New research - "an absolute must read for everyone in procurement"
Oct 11, 2012 6:05:00 AM
New research, the £10 billion ($16 billion) profit opportunity, highlights the opportunity to boost growth and protect shareholder value in the face of stagnating revenue streams. Peter Smith of Spend Matters dubbed the report an "absolute must read for everyone in procurement" we are also hoping it is a "must read" for any business leader concerned about the management of costs within their respective organizations.
In essence, the research found that the make-up of a large organisation has changed over the past 25 years. Whether attributable to the growth of global trade or increased demand for specialization, our recent research found that much of the cost base has been externalized. Today's average large corporate spends two thirds of their revenues on non-labor items (such as third-party suppliers). In contrast, labor costs account for only 12% of annual revenues.
The research also found that the potential to boost profits through better management of non-labor costs outstrips fiscal tightening activities, such as headcount reduction, by five times. The research identifies that, across the FTSE-350, a 1% reduction in these non-labor (including third party suppliers) costs can boost EBITDA by 3.6%. A similar reduction in labor costs will only improve profits by 0.8%.
This gap is highly meaningful in the current economic environment and, in several bellwether industries, the improvement is even more compelling. Construction, with its large and often complex supply chains, has a significant opportunity, with a 1% reduction in non-labor costs potentially raising profits by up to 17% annually. Retail, with similar supply chain characteristics, could increase annual profits by 11%.
Significantly, the research highlighted that cost management is fundamentally a leadership issue and very much applicable to global businesses.
Resonating with our research, there is limited capacity for business leaders around the world today to 'optimize' labor and direct costs any further, without cutting into operational muscle.

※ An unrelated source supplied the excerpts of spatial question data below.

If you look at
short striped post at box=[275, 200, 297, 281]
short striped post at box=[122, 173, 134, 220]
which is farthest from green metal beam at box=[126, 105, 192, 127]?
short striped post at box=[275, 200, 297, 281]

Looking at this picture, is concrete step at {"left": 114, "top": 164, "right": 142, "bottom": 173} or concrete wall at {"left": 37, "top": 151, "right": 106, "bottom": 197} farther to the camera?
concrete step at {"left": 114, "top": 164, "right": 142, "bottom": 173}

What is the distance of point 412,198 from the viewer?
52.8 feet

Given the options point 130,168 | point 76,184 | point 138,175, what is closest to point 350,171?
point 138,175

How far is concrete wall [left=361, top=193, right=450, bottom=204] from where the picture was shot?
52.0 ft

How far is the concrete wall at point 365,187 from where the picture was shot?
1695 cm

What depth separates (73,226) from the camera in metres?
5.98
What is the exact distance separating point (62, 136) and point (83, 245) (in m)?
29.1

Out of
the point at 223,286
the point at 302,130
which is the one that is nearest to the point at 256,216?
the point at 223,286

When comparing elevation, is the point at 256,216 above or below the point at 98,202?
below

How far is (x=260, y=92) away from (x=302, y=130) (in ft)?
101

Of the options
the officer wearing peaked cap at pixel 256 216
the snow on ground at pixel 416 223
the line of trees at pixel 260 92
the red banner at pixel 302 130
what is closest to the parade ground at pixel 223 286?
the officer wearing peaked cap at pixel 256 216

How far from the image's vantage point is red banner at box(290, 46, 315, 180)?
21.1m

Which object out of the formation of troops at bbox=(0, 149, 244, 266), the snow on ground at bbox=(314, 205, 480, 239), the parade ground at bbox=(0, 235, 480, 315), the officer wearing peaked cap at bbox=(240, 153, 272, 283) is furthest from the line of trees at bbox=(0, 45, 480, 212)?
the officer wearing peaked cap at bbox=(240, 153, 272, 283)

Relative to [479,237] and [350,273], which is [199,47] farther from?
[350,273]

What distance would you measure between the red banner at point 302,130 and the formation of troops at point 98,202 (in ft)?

This opens up a huge opportunity for those who are willing to think differently about how their cost bases are managed - starting with the largest revenue expenditure item for any large business, non-labor costs.
Today, Apple doesn't manufacture - it's all co-ordinated by them through suppliers. Today's car manufacturers are actually assemblers, rather than true manufacturers. And this as true for core costs as it is for non-core costs. Almost every organization uses external marketing agencies, security firms, logistics providers, consultants, etc. As such, reducing headcount to combat poor financial performance, has less of an impact for todays businesses compared to traditional manufacturing-led businesses of yesteryear where companies boasted large in-house teams, at each stage of the manufacturing / sales process.
As we enter the fourth quarter, we will no doubt see more twists and turns. But whether or not the green shoots that some have seen materialize into a recovery in the global economy, there remain opportunities for those who are willing to think differently. We have been advocates of a different approach through the economic cycle and believe strongly that there are gains there for the taking. We hope that a greater number of leaders will seize the opportunity.